In eukaryotic cells, the packaging of DNA into the nucleus is performed by histone proteins. Through the condensation of chromatin, which is formed as a complex of histones and DNA, these proteins are responsible for genome stability and the regulation of gene function. The replication dependent canonical histones are found in all cells and are involved in the regulation of affected regions in a manner dependent on their post-translational modifications. In contrast, replication-independent histone variants have specific functions in regulating gene expression and may also show cell type-specific expression.
The canonical histone genes of Drosophila melanogaster are located in a large cluster on the 2nd chromosome, containing large number of gene units. In contrast to canonical histones, histone variants are located outside the canonical histone cluster in the genome, in one or two copies, and are generally slightly different in structure from their canonical counterparts, and their specific regulation allows them to perform tissue or differentiation specific functions.
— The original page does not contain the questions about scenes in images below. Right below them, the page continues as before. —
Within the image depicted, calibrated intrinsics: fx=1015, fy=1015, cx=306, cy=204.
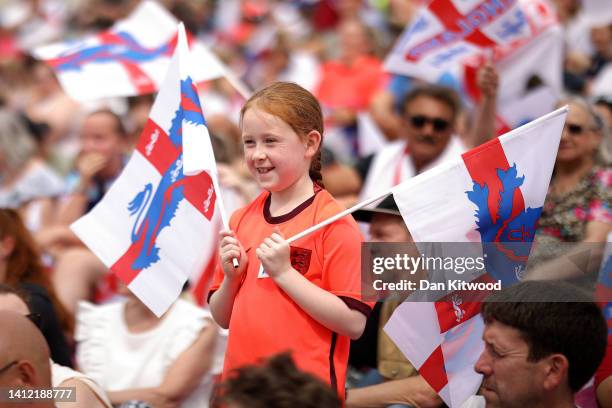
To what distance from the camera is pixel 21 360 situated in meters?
3.12

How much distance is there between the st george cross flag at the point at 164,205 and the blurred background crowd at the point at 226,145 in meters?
0.45

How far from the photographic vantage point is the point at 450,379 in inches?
144

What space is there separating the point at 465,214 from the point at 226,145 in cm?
334

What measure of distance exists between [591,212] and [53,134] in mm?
6389

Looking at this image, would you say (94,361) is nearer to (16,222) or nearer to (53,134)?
(16,222)

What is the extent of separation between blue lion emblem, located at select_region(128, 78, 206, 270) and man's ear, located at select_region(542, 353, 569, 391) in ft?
5.31

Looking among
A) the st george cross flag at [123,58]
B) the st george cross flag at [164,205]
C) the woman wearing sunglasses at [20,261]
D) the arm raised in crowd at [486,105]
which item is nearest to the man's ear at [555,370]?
the st george cross flag at [164,205]

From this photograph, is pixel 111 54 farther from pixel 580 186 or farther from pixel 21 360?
pixel 21 360

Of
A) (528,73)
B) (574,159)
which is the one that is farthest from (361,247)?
(528,73)

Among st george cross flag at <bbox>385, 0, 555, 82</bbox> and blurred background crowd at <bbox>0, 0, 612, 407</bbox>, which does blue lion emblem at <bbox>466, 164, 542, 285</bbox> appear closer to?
blurred background crowd at <bbox>0, 0, 612, 407</bbox>

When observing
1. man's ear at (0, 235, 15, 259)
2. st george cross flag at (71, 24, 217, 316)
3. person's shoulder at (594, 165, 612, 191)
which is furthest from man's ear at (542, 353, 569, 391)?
man's ear at (0, 235, 15, 259)

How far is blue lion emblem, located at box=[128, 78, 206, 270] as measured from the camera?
161 inches

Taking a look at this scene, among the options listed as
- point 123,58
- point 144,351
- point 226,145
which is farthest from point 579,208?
point 123,58

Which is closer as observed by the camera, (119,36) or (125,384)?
(125,384)
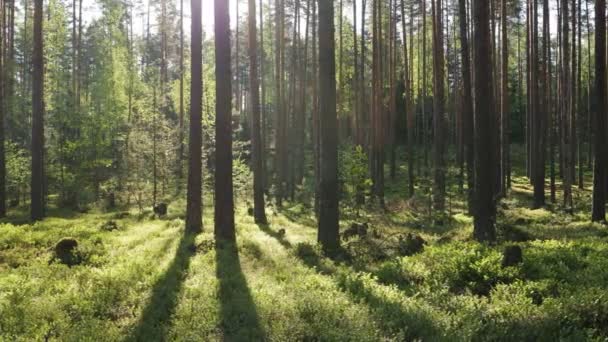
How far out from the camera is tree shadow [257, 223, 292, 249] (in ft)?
44.1

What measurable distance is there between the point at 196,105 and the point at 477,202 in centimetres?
898

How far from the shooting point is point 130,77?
39094mm

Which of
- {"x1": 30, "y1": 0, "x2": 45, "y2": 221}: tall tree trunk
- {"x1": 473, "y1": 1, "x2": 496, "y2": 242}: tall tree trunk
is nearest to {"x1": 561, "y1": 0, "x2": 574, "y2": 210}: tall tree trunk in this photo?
{"x1": 473, "y1": 1, "x2": 496, "y2": 242}: tall tree trunk

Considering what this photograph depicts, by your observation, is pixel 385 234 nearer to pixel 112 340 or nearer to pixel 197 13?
pixel 197 13

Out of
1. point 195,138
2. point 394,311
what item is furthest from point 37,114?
point 394,311

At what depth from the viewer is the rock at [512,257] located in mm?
8719

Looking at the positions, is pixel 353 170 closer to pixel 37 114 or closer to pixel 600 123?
pixel 600 123

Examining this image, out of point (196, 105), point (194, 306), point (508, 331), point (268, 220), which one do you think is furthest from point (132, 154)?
point (508, 331)

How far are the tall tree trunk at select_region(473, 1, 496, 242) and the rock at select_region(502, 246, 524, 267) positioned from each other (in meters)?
4.15

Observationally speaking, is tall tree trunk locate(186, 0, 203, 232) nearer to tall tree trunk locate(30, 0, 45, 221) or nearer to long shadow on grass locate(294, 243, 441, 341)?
tall tree trunk locate(30, 0, 45, 221)

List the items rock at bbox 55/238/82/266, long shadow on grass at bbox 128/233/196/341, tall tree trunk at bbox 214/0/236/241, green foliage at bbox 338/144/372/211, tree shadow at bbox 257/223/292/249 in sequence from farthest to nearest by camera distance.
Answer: green foliage at bbox 338/144/372/211 < tree shadow at bbox 257/223/292/249 < tall tree trunk at bbox 214/0/236/241 < rock at bbox 55/238/82/266 < long shadow on grass at bbox 128/233/196/341

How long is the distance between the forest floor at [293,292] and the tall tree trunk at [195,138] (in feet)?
7.27

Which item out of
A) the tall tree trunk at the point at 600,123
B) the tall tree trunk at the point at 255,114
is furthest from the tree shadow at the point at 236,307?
the tall tree trunk at the point at 600,123

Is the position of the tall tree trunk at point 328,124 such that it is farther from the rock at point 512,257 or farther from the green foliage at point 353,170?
the green foliage at point 353,170
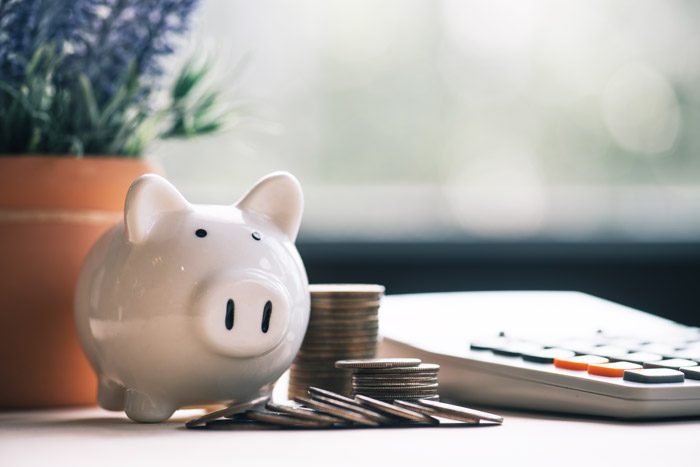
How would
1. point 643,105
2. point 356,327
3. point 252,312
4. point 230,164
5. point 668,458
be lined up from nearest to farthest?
point 668,458 < point 252,312 < point 356,327 < point 230,164 < point 643,105

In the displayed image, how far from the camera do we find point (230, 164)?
169cm

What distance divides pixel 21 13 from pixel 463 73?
1.16 meters

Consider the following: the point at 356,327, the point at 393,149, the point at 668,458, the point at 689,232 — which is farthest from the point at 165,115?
the point at 689,232

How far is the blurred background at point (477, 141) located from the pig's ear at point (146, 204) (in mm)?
952

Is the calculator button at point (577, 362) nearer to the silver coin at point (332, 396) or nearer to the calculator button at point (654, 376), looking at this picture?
the calculator button at point (654, 376)

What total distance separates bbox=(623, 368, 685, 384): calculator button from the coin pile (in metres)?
0.09

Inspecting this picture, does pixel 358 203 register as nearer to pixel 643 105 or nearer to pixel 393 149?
pixel 393 149

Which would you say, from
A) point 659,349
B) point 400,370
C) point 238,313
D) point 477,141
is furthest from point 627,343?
point 477,141

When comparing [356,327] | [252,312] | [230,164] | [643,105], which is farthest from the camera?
[643,105]

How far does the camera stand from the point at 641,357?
0.65m

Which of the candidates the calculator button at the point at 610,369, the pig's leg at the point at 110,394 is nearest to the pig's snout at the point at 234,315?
the pig's leg at the point at 110,394

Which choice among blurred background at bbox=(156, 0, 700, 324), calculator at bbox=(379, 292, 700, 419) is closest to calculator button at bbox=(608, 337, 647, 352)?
calculator at bbox=(379, 292, 700, 419)

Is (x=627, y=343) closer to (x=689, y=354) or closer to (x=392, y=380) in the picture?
(x=689, y=354)

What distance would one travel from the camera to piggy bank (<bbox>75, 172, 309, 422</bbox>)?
59 centimetres
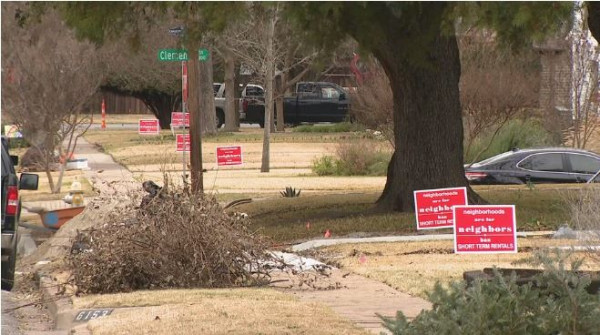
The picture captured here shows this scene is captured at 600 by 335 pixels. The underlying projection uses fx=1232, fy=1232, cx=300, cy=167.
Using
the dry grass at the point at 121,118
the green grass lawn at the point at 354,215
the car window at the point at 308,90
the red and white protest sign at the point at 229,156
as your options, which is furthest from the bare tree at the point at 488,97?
the dry grass at the point at 121,118

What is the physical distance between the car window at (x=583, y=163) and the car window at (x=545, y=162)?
9.7 inches

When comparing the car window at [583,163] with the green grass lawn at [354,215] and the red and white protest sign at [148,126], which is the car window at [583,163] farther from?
the red and white protest sign at [148,126]

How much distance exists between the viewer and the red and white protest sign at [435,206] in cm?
1517

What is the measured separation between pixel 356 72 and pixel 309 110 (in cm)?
999

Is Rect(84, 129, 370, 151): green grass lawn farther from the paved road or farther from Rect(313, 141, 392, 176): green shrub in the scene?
the paved road

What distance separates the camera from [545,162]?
26250 mm

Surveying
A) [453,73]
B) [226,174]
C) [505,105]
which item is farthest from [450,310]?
[226,174]

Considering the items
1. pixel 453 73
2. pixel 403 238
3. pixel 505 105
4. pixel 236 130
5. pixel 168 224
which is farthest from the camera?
pixel 236 130

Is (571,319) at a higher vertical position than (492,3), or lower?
lower

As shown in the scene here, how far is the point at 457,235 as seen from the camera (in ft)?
42.9

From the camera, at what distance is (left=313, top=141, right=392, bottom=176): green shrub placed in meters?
33.4

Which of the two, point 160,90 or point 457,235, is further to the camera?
point 160,90

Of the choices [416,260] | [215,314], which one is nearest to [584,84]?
[416,260]

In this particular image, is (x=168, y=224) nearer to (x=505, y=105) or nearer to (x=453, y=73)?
(x=453, y=73)
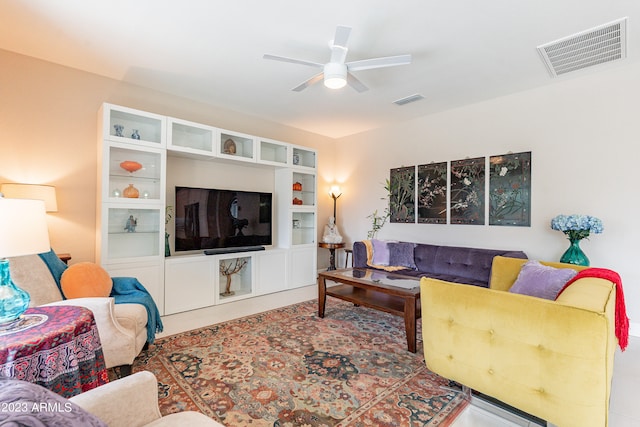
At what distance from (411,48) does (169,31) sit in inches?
82.5

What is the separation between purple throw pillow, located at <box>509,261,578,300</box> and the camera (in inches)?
78.5

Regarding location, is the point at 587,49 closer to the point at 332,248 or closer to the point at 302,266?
the point at 332,248

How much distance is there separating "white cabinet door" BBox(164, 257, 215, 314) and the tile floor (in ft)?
9.74

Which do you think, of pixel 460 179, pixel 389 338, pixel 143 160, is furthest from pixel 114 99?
pixel 460 179

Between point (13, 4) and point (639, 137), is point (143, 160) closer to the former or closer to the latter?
point (13, 4)

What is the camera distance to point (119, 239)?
3.22m

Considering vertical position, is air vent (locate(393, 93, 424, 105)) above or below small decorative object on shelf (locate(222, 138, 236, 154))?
above

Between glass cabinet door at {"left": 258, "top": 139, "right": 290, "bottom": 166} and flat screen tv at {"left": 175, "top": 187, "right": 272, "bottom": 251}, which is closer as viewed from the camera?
flat screen tv at {"left": 175, "top": 187, "right": 272, "bottom": 251}

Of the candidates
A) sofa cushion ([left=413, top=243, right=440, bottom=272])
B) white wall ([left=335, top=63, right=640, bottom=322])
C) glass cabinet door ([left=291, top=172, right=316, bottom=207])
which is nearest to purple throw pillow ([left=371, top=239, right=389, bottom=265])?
sofa cushion ([left=413, top=243, right=440, bottom=272])

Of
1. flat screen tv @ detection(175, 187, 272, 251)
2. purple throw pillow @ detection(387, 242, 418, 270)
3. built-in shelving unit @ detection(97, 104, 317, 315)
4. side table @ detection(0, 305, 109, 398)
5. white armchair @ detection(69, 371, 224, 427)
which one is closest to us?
white armchair @ detection(69, 371, 224, 427)

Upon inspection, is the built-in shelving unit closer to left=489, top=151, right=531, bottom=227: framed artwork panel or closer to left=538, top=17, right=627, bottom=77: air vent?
left=489, top=151, right=531, bottom=227: framed artwork panel

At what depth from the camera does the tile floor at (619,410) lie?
→ 1.72 meters

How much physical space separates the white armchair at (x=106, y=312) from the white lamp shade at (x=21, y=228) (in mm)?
525

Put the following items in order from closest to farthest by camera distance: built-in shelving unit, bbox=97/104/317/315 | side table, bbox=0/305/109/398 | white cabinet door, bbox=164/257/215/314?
side table, bbox=0/305/109/398
built-in shelving unit, bbox=97/104/317/315
white cabinet door, bbox=164/257/215/314
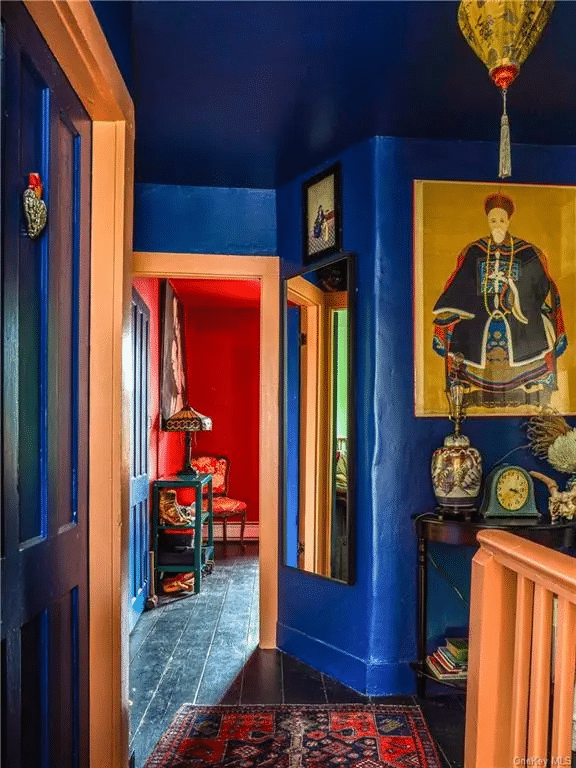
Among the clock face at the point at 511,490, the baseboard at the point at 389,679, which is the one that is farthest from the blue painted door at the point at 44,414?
the clock face at the point at 511,490

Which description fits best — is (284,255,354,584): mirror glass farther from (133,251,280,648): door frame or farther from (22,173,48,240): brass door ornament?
(22,173,48,240): brass door ornament

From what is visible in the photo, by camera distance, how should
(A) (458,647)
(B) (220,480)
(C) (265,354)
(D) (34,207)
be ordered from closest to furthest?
1. (D) (34,207)
2. (A) (458,647)
3. (C) (265,354)
4. (B) (220,480)

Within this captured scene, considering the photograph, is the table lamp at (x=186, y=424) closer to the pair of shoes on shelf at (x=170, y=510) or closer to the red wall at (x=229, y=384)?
the pair of shoes on shelf at (x=170, y=510)

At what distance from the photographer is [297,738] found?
8.54 ft

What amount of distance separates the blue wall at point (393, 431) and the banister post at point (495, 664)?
5.48 ft

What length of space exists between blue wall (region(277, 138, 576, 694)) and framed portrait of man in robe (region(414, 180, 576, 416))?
64 mm

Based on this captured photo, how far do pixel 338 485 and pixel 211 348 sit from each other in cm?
430

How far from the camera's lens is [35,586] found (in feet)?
4.79

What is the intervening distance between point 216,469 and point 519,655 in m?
5.60

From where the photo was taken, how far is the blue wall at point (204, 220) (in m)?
3.72

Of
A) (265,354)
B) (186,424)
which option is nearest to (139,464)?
(186,424)

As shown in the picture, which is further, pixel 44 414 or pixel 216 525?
pixel 216 525

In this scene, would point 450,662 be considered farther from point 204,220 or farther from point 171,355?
point 171,355

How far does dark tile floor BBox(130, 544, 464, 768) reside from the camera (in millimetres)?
2725
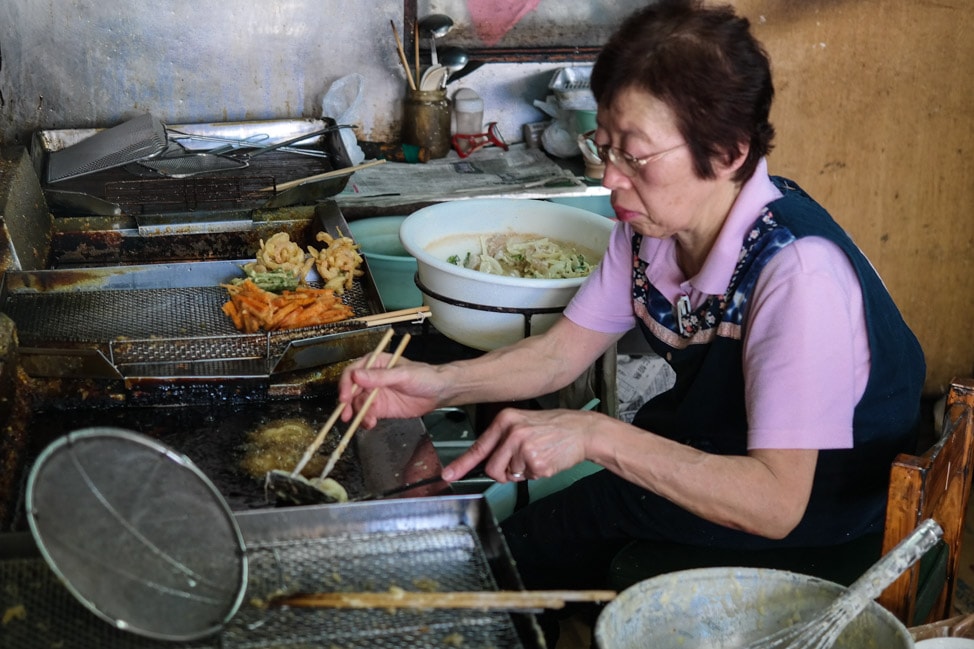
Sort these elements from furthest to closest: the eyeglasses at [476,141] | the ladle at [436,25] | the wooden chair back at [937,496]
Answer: the eyeglasses at [476,141], the ladle at [436,25], the wooden chair back at [937,496]

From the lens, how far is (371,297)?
8.70ft

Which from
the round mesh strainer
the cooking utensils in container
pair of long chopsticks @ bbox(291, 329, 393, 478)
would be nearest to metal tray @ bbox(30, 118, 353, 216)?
pair of long chopsticks @ bbox(291, 329, 393, 478)

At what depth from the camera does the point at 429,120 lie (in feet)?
13.9

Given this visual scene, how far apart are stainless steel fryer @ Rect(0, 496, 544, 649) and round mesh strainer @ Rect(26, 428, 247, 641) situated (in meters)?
0.07

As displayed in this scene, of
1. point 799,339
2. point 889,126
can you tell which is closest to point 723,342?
point 799,339

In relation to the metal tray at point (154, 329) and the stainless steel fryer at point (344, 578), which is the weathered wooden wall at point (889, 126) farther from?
the stainless steel fryer at point (344, 578)

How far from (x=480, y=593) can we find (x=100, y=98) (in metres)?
3.58

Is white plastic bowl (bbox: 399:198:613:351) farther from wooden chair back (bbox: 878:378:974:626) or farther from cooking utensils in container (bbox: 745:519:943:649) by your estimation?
cooking utensils in container (bbox: 745:519:943:649)

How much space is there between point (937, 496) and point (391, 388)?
3.73ft

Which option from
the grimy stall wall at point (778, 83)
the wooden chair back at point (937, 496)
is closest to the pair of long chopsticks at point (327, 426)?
the wooden chair back at point (937, 496)

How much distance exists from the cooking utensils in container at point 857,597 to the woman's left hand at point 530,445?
0.51 meters

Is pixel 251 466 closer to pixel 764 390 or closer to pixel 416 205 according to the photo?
pixel 764 390

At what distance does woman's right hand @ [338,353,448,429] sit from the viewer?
2012 mm

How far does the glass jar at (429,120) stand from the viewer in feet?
13.9
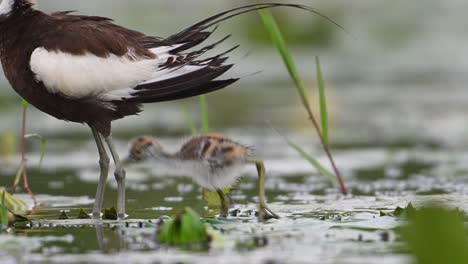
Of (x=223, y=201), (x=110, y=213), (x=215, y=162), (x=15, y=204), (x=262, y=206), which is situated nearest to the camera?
(x=262, y=206)

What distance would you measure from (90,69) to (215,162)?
3.06 ft

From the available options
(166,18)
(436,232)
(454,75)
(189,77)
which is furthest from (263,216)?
(166,18)

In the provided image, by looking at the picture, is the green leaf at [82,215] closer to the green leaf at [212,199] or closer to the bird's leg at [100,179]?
the bird's leg at [100,179]

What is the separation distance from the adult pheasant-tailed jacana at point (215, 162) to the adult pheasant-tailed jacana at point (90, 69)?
15.9 inches

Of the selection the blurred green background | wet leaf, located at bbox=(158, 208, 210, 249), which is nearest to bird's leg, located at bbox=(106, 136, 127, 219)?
wet leaf, located at bbox=(158, 208, 210, 249)

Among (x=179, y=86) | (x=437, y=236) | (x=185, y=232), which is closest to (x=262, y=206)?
(x=179, y=86)

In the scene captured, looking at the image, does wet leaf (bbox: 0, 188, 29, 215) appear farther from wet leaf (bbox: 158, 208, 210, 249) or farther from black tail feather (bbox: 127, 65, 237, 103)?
wet leaf (bbox: 158, 208, 210, 249)

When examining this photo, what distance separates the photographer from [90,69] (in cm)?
605

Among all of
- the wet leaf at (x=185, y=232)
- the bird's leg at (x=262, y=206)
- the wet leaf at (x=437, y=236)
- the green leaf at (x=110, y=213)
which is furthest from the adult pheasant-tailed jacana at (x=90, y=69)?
the wet leaf at (x=437, y=236)

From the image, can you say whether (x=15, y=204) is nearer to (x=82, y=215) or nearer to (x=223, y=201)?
(x=82, y=215)

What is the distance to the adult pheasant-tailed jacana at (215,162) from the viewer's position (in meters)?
6.19

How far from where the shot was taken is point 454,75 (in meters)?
17.2

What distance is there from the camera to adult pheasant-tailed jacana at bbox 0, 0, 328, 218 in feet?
19.8

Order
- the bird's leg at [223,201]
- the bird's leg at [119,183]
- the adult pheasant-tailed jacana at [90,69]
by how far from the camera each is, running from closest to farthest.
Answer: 1. the adult pheasant-tailed jacana at [90,69]
2. the bird's leg at [119,183]
3. the bird's leg at [223,201]
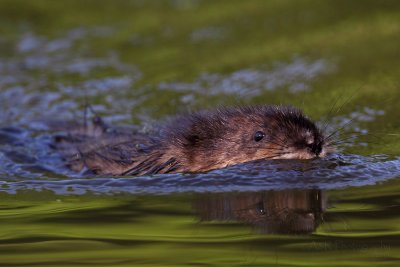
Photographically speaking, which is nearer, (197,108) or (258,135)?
(258,135)

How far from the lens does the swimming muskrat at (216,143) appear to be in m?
5.88

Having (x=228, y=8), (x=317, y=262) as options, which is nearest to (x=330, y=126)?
(x=317, y=262)

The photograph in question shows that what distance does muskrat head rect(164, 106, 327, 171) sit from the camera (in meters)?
5.86

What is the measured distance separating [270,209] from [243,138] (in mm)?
1044

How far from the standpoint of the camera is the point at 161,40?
1074 centimetres

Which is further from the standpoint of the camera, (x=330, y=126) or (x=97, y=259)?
(x=330, y=126)

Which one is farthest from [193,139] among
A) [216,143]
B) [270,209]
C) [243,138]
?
[270,209]

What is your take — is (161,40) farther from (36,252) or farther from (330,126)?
(36,252)

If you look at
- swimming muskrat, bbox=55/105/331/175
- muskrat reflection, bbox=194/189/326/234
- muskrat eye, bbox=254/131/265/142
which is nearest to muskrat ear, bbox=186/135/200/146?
swimming muskrat, bbox=55/105/331/175

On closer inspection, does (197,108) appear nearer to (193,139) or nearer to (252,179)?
(193,139)

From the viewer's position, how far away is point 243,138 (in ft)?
19.7

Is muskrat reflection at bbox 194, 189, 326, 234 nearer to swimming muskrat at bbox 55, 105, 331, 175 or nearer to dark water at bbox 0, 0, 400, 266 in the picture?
dark water at bbox 0, 0, 400, 266

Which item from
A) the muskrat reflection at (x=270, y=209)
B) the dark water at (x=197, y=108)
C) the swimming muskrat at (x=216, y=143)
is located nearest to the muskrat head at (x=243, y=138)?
the swimming muskrat at (x=216, y=143)

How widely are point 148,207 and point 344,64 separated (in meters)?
4.72
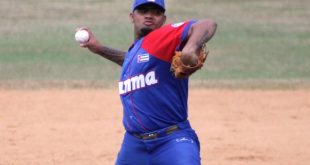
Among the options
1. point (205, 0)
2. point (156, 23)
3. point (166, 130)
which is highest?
point (156, 23)

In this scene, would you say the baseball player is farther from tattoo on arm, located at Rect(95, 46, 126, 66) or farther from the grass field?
the grass field

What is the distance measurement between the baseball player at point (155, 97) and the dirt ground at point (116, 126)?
341 cm

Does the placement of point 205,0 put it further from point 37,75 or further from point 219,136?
point 219,136

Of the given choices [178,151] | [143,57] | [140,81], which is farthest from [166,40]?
[178,151]

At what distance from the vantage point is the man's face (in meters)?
6.09

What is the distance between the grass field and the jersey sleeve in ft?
25.2

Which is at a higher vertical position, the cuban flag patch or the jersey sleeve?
the jersey sleeve

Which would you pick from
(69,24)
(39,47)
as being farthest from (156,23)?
(69,24)

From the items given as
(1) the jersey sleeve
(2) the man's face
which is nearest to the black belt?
(1) the jersey sleeve

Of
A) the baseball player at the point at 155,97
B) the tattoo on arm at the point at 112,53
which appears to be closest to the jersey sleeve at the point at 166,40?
the baseball player at the point at 155,97

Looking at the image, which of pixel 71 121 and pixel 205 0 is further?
pixel 205 0

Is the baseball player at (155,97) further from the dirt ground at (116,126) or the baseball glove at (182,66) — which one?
the dirt ground at (116,126)

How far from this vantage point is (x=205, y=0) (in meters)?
22.8

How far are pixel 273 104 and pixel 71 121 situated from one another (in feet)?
9.80
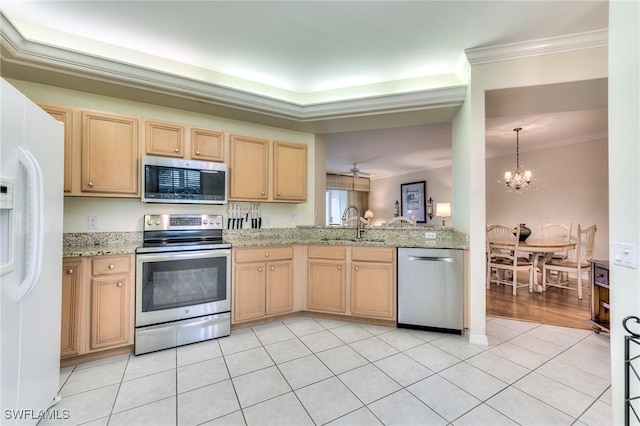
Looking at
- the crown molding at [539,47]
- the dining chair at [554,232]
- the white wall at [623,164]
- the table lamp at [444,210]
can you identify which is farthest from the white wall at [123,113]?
the dining chair at [554,232]

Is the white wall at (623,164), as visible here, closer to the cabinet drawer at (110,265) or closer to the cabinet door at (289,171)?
the cabinet door at (289,171)

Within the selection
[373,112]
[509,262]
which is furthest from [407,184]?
[373,112]

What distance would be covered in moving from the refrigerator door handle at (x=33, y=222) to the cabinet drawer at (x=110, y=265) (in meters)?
0.81

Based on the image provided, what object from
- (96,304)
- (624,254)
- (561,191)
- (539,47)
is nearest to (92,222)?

Unlike other alternative histones, the amino acid sequence of the protein product of the H4 variant (H4r) gene is the same as that of canonical H4. In order to distinguish H4r from canonical H4 and to obtain information about its role, we epitope-tagged H4r, studied its spatial and temporal expression, and revealed its localization in chromatin at the nucleosomal level. Based on immunohistochemical assays, H4r is generally expressed in embryonic and larval developmental states, but in the developing nervous system, slight differences in H4r expression are observed between cell types, a smaller population of the brain cells showing H4r accumulation that is not restrected to cell-type or differentiation stadium. ChIP-seq experiments have shown that the localization of H4r is preferentially associated with regulatory regions, especially for genes involved in cellular stress responses. Taking together, the experimental data indicate that H4r has a specific variant histone function that differs from the function of the canonical H4, with which it might contribute to the formation of transcriptional memory in non-dividing cells.